Era il 18 aprile, a sette giorni dalla notte maledetta Mirko Vucinic, in 45 minuti, aveva rimesso la Lazio a posto, continuando a far sognare i tifosi giallorossi. D’altronde, è una sua peculiarità, non fosse altro per quella frase, «voglio far sognare la gente » ripetuta quando era ancora solo un bambino, che tornava a casa tardi la sera perché passava troppo tempo a giocare a pallone. Oggi, in un certo senso, la storia pare ripetersi.

Non è trascorsa una settimana, ma solo un paio di giorni, non si gioca più all’Olimpico ma a Marassi e la sfida contro i cilisti di Genova vale molto ma molto meno di qualche mese fa. Qualcosa però non è cambiato: lui. Mirko Vucinic. Oggi come allora, vuole prendersi la Roma. Anzi, ri-prendersi.

Perché in questa stagione, tra infortuni e scelte tecniche, non è stato ancora l’uomo dei sogni. Non sempre almeno, perché pur giocando poco ha segnato. Eccome se lo ha fatto. In campionato ha iniziato contro l’Inter, per poi ripetersi contro Lecce, Lazio e Catania. Cinque reti, tutte decisive. Eccola, la parola magica. Che racchiude anche il segreto dell’esultanza di giovedì pomeriggio: dopo il primo gol, Vucinic corre verso la Sud. Urla, esplode. Poi si ferma. E si passa la mano aperta davanti al volto, come è solito fare il lottatore John Cena. Un festeggiamento simile a quello spesso ripetuto da Fabrizio Miccoli, altro grande appassionato di wrestling e, in particolare del lottatore di West Newbury. Il suo significato? You can’t see me, non puoi vedermi perché io sono in grado di cambiare la storia. È il suo obiettivo, parallelo a quello della Roma.
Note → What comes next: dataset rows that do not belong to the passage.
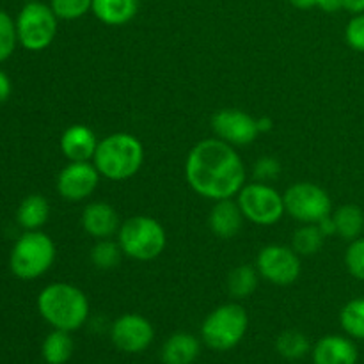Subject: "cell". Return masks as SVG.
<instances>
[{
  "label": "cell",
  "mask_w": 364,
  "mask_h": 364,
  "mask_svg": "<svg viewBox=\"0 0 364 364\" xmlns=\"http://www.w3.org/2000/svg\"><path fill=\"white\" fill-rule=\"evenodd\" d=\"M185 178L201 198L233 199L245 185V166L235 146L217 137L203 139L188 151Z\"/></svg>",
  "instance_id": "6da1fadb"
},
{
  "label": "cell",
  "mask_w": 364,
  "mask_h": 364,
  "mask_svg": "<svg viewBox=\"0 0 364 364\" xmlns=\"http://www.w3.org/2000/svg\"><path fill=\"white\" fill-rule=\"evenodd\" d=\"M38 311L53 329L73 333L89 318V299L78 287L70 283H52L38 295Z\"/></svg>",
  "instance_id": "7a4b0ae2"
},
{
  "label": "cell",
  "mask_w": 364,
  "mask_h": 364,
  "mask_svg": "<svg viewBox=\"0 0 364 364\" xmlns=\"http://www.w3.org/2000/svg\"><path fill=\"white\" fill-rule=\"evenodd\" d=\"M91 162L102 178L110 181L130 180L144 164V146L141 139L127 132L110 134L100 139Z\"/></svg>",
  "instance_id": "3957f363"
},
{
  "label": "cell",
  "mask_w": 364,
  "mask_h": 364,
  "mask_svg": "<svg viewBox=\"0 0 364 364\" xmlns=\"http://www.w3.org/2000/svg\"><path fill=\"white\" fill-rule=\"evenodd\" d=\"M55 244L41 230L25 231L9 255V269L21 281H34L45 276L55 262Z\"/></svg>",
  "instance_id": "277c9868"
},
{
  "label": "cell",
  "mask_w": 364,
  "mask_h": 364,
  "mask_svg": "<svg viewBox=\"0 0 364 364\" xmlns=\"http://www.w3.org/2000/svg\"><path fill=\"white\" fill-rule=\"evenodd\" d=\"M116 237L123 255L135 262L156 259L167 245L166 230L149 215H134L123 220Z\"/></svg>",
  "instance_id": "5b68a950"
},
{
  "label": "cell",
  "mask_w": 364,
  "mask_h": 364,
  "mask_svg": "<svg viewBox=\"0 0 364 364\" xmlns=\"http://www.w3.org/2000/svg\"><path fill=\"white\" fill-rule=\"evenodd\" d=\"M249 327V316L237 302H228L208 313L201 326V340L208 348L226 352L244 340Z\"/></svg>",
  "instance_id": "8992f818"
},
{
  "label": "cell",
  "mask_w": 364,
  "mask_h": 364,
  "mask_svg": "<svg viewBox=\"0 0 364 364\" xmlns=\"http://www.w3.org/2000/svg\"><path fill=\"white\" fill-rule=\"evenodd\" d=\"M59 18L52 11L50 4L39 0L27 2L16 16L18 45L28 52H41L48 48L57 36Z\"/></svg>",
  "instance_id": "52a82bcc"
},
{
  "label": "cell",
  "mask_w": 364,
  "mask_h": 364,
  "mask_svg": "<svg viewBox=\"0 0 364 364\" xmlns=\"http://www.w3.org/2000/svg\"><path fill=\"white\" fill-rule=\"evenodd\" d=\"M237 203L245 220L256 226H274L287 213L283 194L270 183L262 181L245 183L238 192Z\"/></svg>",
  "instance_id": "ba28073f"
},
{
  "label": "cell",
  "mask_w": 364,
  "mask_h": 364,
  "mask_svg": "<svg viewBox=\"0 0 364 364\" xmlns=\"http://www.w3.org/2000/svg\"><path fill=\"white\" fill-rule=\"evenodd\" d=\"M284 210L301 224H316L333 213V201L326 188L311 181H297L283 194Z\"/></svg>",
  "instance_id": "9c48e42d"
},
{
  "label": "cell",
  "mask_w": 364,
  "mask_h": 364,
  "mask_svg": "<svg viewBox=\"0 0 364 364\" xmlns=\"http://www.w3.org/2000/svg\"><path fill=\"white\" fill-rule=\"evenodd\" d=\"M256 269L262 279L274 287H290L301 277V256L291 245L270 244L259 249Z\"/></svg>",
  "instance_id": "30bf717a"
},
{
  "label": "cell",
  "mask_w": 364,
  "mask_h": 364,
  "mask_svg": "<svg viewBox=\"0 0 364 364\" xmlns=\"http://www.w3.org/2000/svg\"><path fill=\"white\" fill-rule=\"evenodd\" d=\"M110 340L117 350L127 354H141L148 350L155 340V329L146 316L127 313L114 320L110 327Z\"/></svg>",
  "instance_id": "8fae6325"
},
{
  "label": "cell",
  "mask_w": 364,
  "mask_h": 364,
  "mask_svg": "<svg viewBox=\"0 0 364 364\" xmlns=\"http://www.w3.org/2000/svg\"><path fill=\"white\" fill-rule=\"evenodd\" d=\"M212 130L217 139L235 146H249L258 139L256 117L240 109H220L212 116Z\"/></svg>",
  "instance_id": "7c38bea8"
},
{
  "label": "cell",
  "mask_w": 364,
  "mask_h": 364,
  "mask_svg": "<svg viewBox=\"0 0 364 364\" xmlns=\"http://www.w3.org/2000/svg\"><path fill=\"white\" fill-rule=\"evenodd\" d=\"M100 178L92 162H68L57 176L55 188L64 201L80 203L95 194Z\"/></svg>",
  "instance_id": "4fadbf2b"
},
{
  "label": "cell",
  "mask_w": 364,
  "mask_h": 364,
  "mask_svg": "<svg viewBox=\"0 0 364 364\" xmlns=\"http://www.w3.org/2000/svg\"><path fill=\"white\" fill-rule=\"evenodd\" d=\"M80 224L89 237L95 240H103V238H112L114 235H117L121 219L110 203L92 201L82 210Z\"/></svg>",
  "instance_id": "5bb4252c"
},
{
  "label": "cell",
  "mask_w": 364,
  "mask_h": 364,
  "mask_svg": "<svg viewBox=\"0 0 364 364\" xmlns=\"http://www.w3.org/2000/svg\"><path fill=\"white\" fill-rule=\"evenodd\" d=\"M98 137L87 124H71L60 135V151L70 162H91L98 148Z\"/></svg>",
  "instance_id": "9a60e30c"
},
{
  "label": "cell",
  "mask_w": 364,
  "mask_h": 364,
  "mask_svg": "<svg viewBox=\"0 0 364 364\" xmlns=\"http://www.w3.org/2000/svg\"><path fill=\"white\" fill-rule=\"evenodd\" d=\"M313 363L315 364H358L359 352L350 336L329 334L320 338L313 347Z\"/></svg>",
  "instance_id": "2e32d148"
},
{
  "label": "cell",
  "mask_w": 364,
  "mask_h": 364,
  "mask_svg": "<svg viewBox=\"0 0 364 364\" xmlns=\"http://www.w3.org/2000/svg\"><path fill=\"white\" fill-rule=\"evenodd\" d=\"M244 213L238 206L237 199H220L213 201L212 210L208 215V226L215 237L230 240L240 233L244 226Z\"/></svg>",
  "instance_id": "e0dca14e"
},
{
  "label": "cell",
  "mask_w": 364,
  "mask_h": 364,
  "mask_svg": "<svg viewBox=\"0 0 364 364\" xmlns=\"http://www.w3.org/2000/svg\"><path fill=\"white\" fill-rule=\"evenodd\" d=\"M201 354V341L191 333H176L167 338L160 350L164 364H194Z\"/></svg>",
  "instance_id": "ac0fdd59"
},
{
  "label": "cell",
  "mask_w": 364,
  "mask_h": 364,
  "mask_svg": "<svg viewBox=\"0 0 364 364\" xmlns=\"http://www.w3.org/2000/svg\"><path fill=\"white\" fill-rule=\"evenodd\" d=\"M141 0H92L91 13L110 27H121L135 18Z\"/></svg>",
  "instance_id": "d6986e66"
},
{
  "label": "cell",
  "mask_w": 364,
  "mask_h": 364,
  "mask_svg": "<svg viewBox=\"0 0 364 364\" xmlns=\"http://www.w3.org/2000/svg\"><path fill=\"white\" fill-rule=\"evenodd\" d=\"M50 219V203L45 196L31 194L21 199L16 210L18 226L25 231H38L48 223Z\"/></svg>",
  "instance_id": "ffe728a7"
},
{
  "label": "cell",
  "mask_w": 364,
  "mask_h": 364,
  "mask_svg": "<svg viewBox=\"0 0 364 364\" xmlns=\"http://www.w3.org/2000/svg\"><path fill=\"white\" fill-rule=\"evenodd\" d=\"M336 235L347 242L358 240L364 231V212L358 205H343L333 210Z\"/></svg>",
  "instance_id": "44dd1931"
},
{
  "label": "cell",
  "mask_w": 364,
  "mask_h": 364,
  "mask_svg": "<svg viewBox=\"0 0 364 364\" xmlns=\"http://www.w3.org/2000/svg\"><path fill=\"white\" fill-rule=\"evenodd\" d=\"M259 274L256 265H249V263H244V265H238L228 274V281H226V288L230 291V295L233 299H247L251 297L252 294L256 291L259 283Z\"/></svg>",
  "instance_id": "7402d4cb"
},
{
  "label": "cell",
  "mask_w": 364,
  "mask_h": 364,
  "mask_svg": "<svg viewBox=\"0 0 364 364\" xmlns=\"http://www.w3.org/2000/svg\"><path fill=\"white\" fill-rule=\"evenodd\" d=\"M73 350L71 333L60 329H53L41 345V355L46 364H66L73 355Z\"/></svg>",
  "instance_id": "603a6c76"
},
{
  "label": "cell",
  "mask_w": 364,
  "mask_h": 364,
  "mask_svg": "<svg viewBox=\"0 0 364 364\" xmlns=\"http://www.w3.org/2000/svg\"><path fill=\"white\" fill-rule=\"evenodd\" d=\"M276 350L281 358L288 359V361H297V359L306 358L309 354L311 343H309L308 336L304 333L290 329L277 336Z\"/></svg>",
  "instance_id": "cb8c5ba5"
},
{
  "label": "cell",
  "mask_w": 364,
  "mask_h": 364,
  "mask_svg": "<svg viewBox=\"0 0 364 364\" xmlns=\"http://www.w3.org/2000/svg\"><path fill=\"white\" fill-rule=\"evenodd\" d=\"M326 237L316 224H302L291 235V249L299 256H315L322 249Z\"/></svg>",
  "instance_id": "d4e9b609"
},
{
  "label": "cell",
  "mask_w": 364,
  "mask_h": 364,
  "mask_svg": "<svg viewBox=\"0 0 364 364\" xmlns=\"http://www.w3.org/2000/svg\"><path fill=\"white\" fill-rule=\"evenodd\" d=\"M123 256L119 244L117 240L114 242L112 238L96 240L89 251V259H91L92 267L98 270H114L121 263Z\"/></svg>",
  "instance_id": "484cf974"
},
{
  "label": "cell",
  "mask_w": 364,
  "mask_h": 364,
  "mask_svg": "<svg viewBox=\"0 0 364 364\" xmlns=\"http://www.w3.org/2000/svg\"><path fill=\"white\" fill-rule=\"evenodd\" d=\"M341 329L354 340H364V297L348 301L340 313Z\"/></svg>",
  "instance_id": "4316f807"
},
{
  "label": "cell",
  "mask_w": 364,
  "mask_h": 364,
  "mask_svg": "<svg viewBox=\"0 0 364 364\" xmlns=\"http://www.w3.org/2000/svg\"><path fill=\"white\" fill-rule=\"evenodd\" d=\"M16 45V20H13L6 11L0 9V64L6 63L13 55Z\"/></svg>",
  "instance_id": "83f0119b"
},
{
  "label": "cell",
  "mask_w": 364,
  "mask_h": 364,
  "mask_svg": "<svg viewBox=\"0 0 364 364\" xmlns=\"http://www.w3.org/2000/svg\"><path fill=\"white\" fill-rule=\"evenodd\" d=\"M50 7L59 20H80L91 13L92 0H50Z\"/></svg>",
  "instance_id": "f1b7e54d"
},
{
  "label": "cell",
  "mask_w": 364,
  "mask_h": 364,
  "mask_svg": "<svg viewBox=\"0 0 364 364\" xmlns=\"http://www.w3.org/2000/svg\"><path fill=\"white\" fill-rule=\"evenodd\" d=\"M345 265L352 277L364 283V237L350 242L345 252Z\"/></svg>",
  "instance_id": "f546056e"
},
{
  "label": "cell",
  "mask_w": 364,
  "mask_h": 364,
  "mask_svg": "<svg viewBox=\"0 0 364 364\" xmlns=\"http://www.w3.org/2000/svg\"><path fill=\"white\" fill-rule=\"evenodd\" d=\"M283 171L281 167V162L274 156H262L255 162V167H252V176H255L256 181H262V183H270V181L277 180Z\"/></svg>",
  "instance_id": "4dcf8cb0"
},
{
  "label": "cell",
  "mask_w": 364,
  "mask_h": 364,
  "mask_svg": "<svg viewBox=\"0 0 364 364\" xmlns=\"http://www.w3.org/2000/svg\"><path fill=\"white\" fill-rule=\"evenodd\" d=\"M345 41L352 50L364 53V13H358L350 18L345 28Z\"/></svg>",
  "instance_id": "1f68e13d"
},
{
  "label": "cell",
  "mask_w": 364,
  "mask_h": 364,
  "mask_svg": "<svg viewBox=\"0 0 364 364\" xmlns=\"http://www.w3.org/2000/svg\"><path fill=\"white\" fill-rule=\"evenodd\" d=\"M11 92H13V84H11L9 75H7L6 71L0 68V103L7 102L11 96Z\"/></svg>",
  "instance_id": "d6a6232c"
},
{
  "label": "cell",
  "mask_w": 364,
  "mask_h": 364,
  "mask_svg": "<svg viewBox=\"0 0 364 364\" xmlns=\"http://www.w3.org/2000/svg\"><path fill=\"white\" fill-rule=\"evenodd\" d=\"M316 226H318V230L322 231V235L326 238L334 237V235H336V226H334L333 213H331V215H327V217H323L322 220H318V223H316Z\"/></svg>",
  "instance_id": "836d02e7"
},
{
  "label": "cell",
  "mask_w": 364,
  "mask_h": 364,
  "mask_svg": "<svg viewBox=\"0 0 364 364\" xmlns=\"http://www.w3.org/2000/svg\"><path fill=\"white\" fill-rule=\"evenodd\" d=\"M341 6L345 11L352 14L364 13V0H341Z\"/></svg>",
  "instance_id": "e575fe53"
},
{
  "label": "cell",
  "mask_w": 364,
  "mask_h": 364,
  "mask_svg": "<svg viewBox=\"0 0 364 364\" xmlns=\"http://www.w3.org/2000/svg\"><path fill=\"white\" fill-rule=\"evenodd\" d=\"M318 9L326 11V13H336V11L343 9L341 0H318Z\"/></svg>",
  "instance_id": "d590c367"
},
{
  "label": "cell",
  "mask_w": 364,
  "mask_h": 364,
  "mask_svg": "<svg viewBox=\"0 0 364 364\" xmlns=\"http://www.w3.org/2000/svg\"><path fill=\"white\" fill-rule=\"evenodd\" d=\"M288 2H290L294 7H297V9H302V11L318 6V0H288Z\"/></svg>",
  "instance_id": "8d00e7d4"
},
{
  "label": "cell",
  "mask_w": 364,
  "mask_h": 364,
  "mask_svg": "<svg viewBox=\"0 0 364 364\" xmlns=\"http://www.w3.org/2000/svg\"><path fill=\"white\" fill-rule=\"evenodd\" d=\"M256 123H258L259 134H265V132L272 130V119H270V117H256Z\"/></svg>",
  "instance_id": "74e56055"
},
{
  "label": "cell",
  "mask_w": 364,
  "mask_h": 364,
  "mask_svg": "<svg viewBox=\"0 0 364 364\" xmlns=\"http://www.w3.org/2000/svg\"><path fill=\"white\" fill-rule=\"evenodd\" d=\"M23 2H25V4H27V2H34V0H23Z\"/></svg>",
  "instance_id": "f35d334b"
}]
</instances>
Claudio Ranieri ha ufficializzato, subito dopo Roma-Catania, che oggi una delle maglie da titolare in attacco sarà sua. E lui è pronto, carico. Arrabbiato, anche. Perché il ruolo da comprimario non gli va giù. Vuole giocare, Mirko. E anche quando entra in campo dalla panchina vuole dire «ci sono». E dimostrarlo. Vuole che la rimonta (anche quest’anno, sì, anche quest’anno) passi ancora una volta dai suoi piedi, così come da quelli di Borriello, che applaude quasi sempre dopo un gol, di Menez, il destinatario preferito delle sue pizze in testa, di Totti. Già Totti. Quello dell’assist per la doppietta, quello dell’abbraccio e di una frase sussurrata all’orecchio su cui in tanti si sono interrogati. Nessuno però ha voluto rivelarne il contenuto. Tantomeno Mirko. E questo vale come un gol. Uno solo però. Per la doppietta aspettiamo Marassi. Perché vanno bene i sogni, va bene la storia da cambiare, ma oggi più che mai c’è bisogno di cinismo, concretezza e realismo. Tre punti e tutti a casa. Lo dice sempre anche John Cena: «Vincere è l’unica cosa che conta».